### OBJECTIVE
Reproduce the text of all the records below line for line, leaving out the pictures.

### DATA SUPPLIED

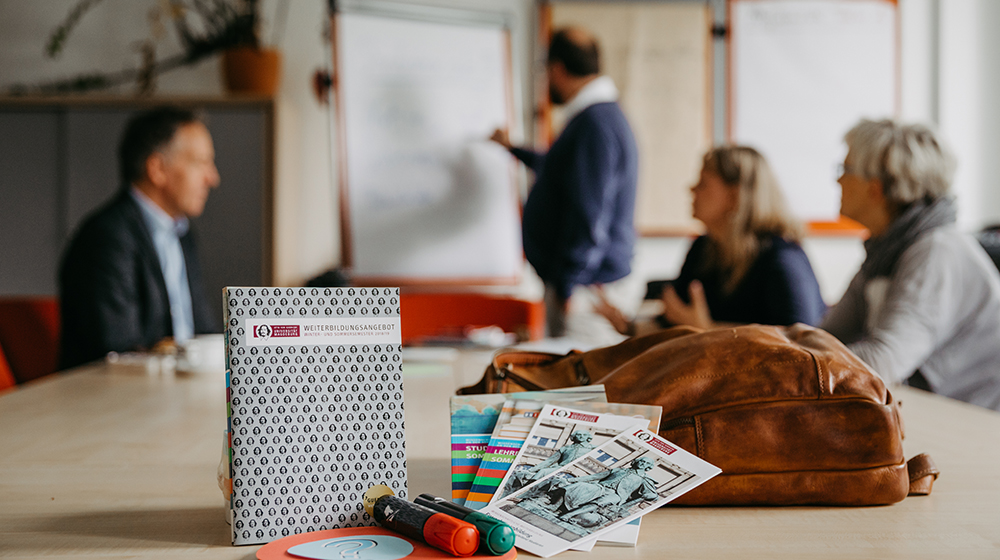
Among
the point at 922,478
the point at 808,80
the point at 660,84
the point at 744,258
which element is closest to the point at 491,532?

### THE RESULT
Among
the point at 922,478
the point at 808,80
the point at 660,84
the point at 744,258
which element is closest to the point at 491,532?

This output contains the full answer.